Tissue Factor Pathway Inhibitor Gene Transfer Research Articles

Tissue factor pathway inhibitor gene transfer prevents vascular smooth muscle cell proliferation by interfering with the MCP-3/CCR2 pathway

Increased vascular smooth muscle cell (VSMC) proliferation substantially contributes to the pathogenesis of atherosclerosis and intimal hyperplasia after vascular injury. The importance of inflammation in VSMC proliferation is now being recognized. Preventing the inflammatory response is one therapeutic strategy that can be used to inhibit atherosclerosis in the clinic. The present study, using RNA interference and gene transfer techniques, was conducted to investigate the effect of monocyte chemotactic protein-3 (MCP-3) on VSMC proliferation that is a result of TNF-α stimulation, and whether overexpression of the tissue factor pathway inhibitor (TFPI) gene could prevent VSMC proliferation by blocking the MCP-3/CC chemokine receptor 2 (CCR2) pathway. Mouse VSMCs were infected in vitro with recombinant adenoviruses containing either mouse MCP-3-shRNA (Ad-MCP-3-shRNA), the TFPI gene (Ad-TFPI), or the negative control, which was shRNA encoding the sequence for EGFP (Ad-EGFP) or DMEM only. The cells were then stimulated with TNF-α for different time periods on the third day after gene transfer. The data show that VSMC proliferation in the Ad-MCP-3-shRNA and Ad-TFPI groups was markedly decreased using BrdU ELISA and MTT assays; MCP-3-shRNA and TFPI inhibited the expression of MCP-3 and CCR2 after long-term stimulation and inhibited the phosphorylation of ERK1/2 and AKT after short-term stimulation, as shown by ELISA and western blot analysis. This study provides convincing evidence that clarifies the effect of the proinflammatory factor MCP-3 in promoting VSMC proliferation. Our data also show, for the first time, that TFPI has an anti-proliferative role in TNF-α stimulated-VSMCs at least partly by interfering with the MCP-3/CCR2 pathway and then via suppression of the ERK1/2 and PI3K/AKT signaling pathways. We conclude that TFPI gene transfer may be a safe and effective therapeutic tool for treating atherosclerosis and intimal hyperplasia.
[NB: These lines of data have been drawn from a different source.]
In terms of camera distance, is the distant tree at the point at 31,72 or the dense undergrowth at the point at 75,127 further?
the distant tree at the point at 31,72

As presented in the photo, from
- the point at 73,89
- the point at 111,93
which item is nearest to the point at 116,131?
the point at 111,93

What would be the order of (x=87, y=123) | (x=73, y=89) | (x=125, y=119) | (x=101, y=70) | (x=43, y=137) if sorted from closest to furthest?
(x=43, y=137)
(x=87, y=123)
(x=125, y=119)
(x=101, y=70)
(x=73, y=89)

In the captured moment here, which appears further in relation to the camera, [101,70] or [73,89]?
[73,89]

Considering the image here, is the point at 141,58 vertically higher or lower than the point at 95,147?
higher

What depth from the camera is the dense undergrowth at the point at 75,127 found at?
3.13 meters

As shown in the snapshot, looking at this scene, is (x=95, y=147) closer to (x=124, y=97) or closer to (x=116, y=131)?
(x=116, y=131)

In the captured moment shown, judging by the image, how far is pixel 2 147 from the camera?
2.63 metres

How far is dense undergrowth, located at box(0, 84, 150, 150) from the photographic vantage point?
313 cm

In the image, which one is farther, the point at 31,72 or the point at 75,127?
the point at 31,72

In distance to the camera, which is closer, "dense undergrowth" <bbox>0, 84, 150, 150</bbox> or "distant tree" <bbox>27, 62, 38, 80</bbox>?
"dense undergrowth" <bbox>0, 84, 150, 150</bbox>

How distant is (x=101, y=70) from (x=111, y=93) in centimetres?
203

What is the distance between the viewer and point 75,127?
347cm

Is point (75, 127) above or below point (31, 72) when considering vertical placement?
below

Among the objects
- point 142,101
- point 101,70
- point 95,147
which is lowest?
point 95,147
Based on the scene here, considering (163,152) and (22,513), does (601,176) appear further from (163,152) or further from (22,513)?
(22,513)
The effect of tissue factor pathway inhibitor on the expression of monocyte chemotactic protein-3 and IκB-α stimulated by tumour necrosis factor-α in cultured vascular smooth muscle cells

In recent years, the importance of inflammation in restenosis has been recognized gradually. When vascular injury occurs, NF-κB, which controls transcription of many inflammatory genes in restenosis (such as monocyte chemotactic protein-3 [MCP-3]), is activated by IκB degradation, leaving the NF-κB dimer-free to translocate to the nucleus to activate specific target genes. To investigate the effect of tissue factor pathway inhibitor (TFPI) on MCP-3 expression and IκB-α degradation stimulated by tumour necrosis factor (TNF)-α in vascular smooth muscle cells (VSMCs), thus further elucidating the mechanism of the inhibitory effect of TFPI on restenosis. Dulbecco's modified Eagle's medium or human recombinant adenoviruses expressing TFPI or bacterial β-galactosidase (LacZ) were used to infect rat aortic VSMCs in vitro. Enzyme-linked immunosorbent assays were used to detect exogenous TFPI expression and reverse transcription-polymerase chain reactions were used to detect MCP-3 expression after TNF-α stimulation in transfected cells. Western blotting and immunofluorescence microscopy were used to examine IκB-α expression. TFPI protein was detected in the TFPI group after gene transfer. The cells were stimulated with TNF-α for 6 hours on the third day after gene transfer. MCP-3 messenger ribonucleic acid expression was lower in the TFPI group than in the LacZ group (P<0.05) and IκB-α degradation was lower in the TFPI group than in the LacZ group in the cytoplasm (P<0.05). TFPI inhibited MCP-3 expression induced by TNF-α; this effect may be propagated through the NF-κB pathway. TFPI gene transfer may be a new therapeutic strategy for inhibiting restenosis in clinical situations.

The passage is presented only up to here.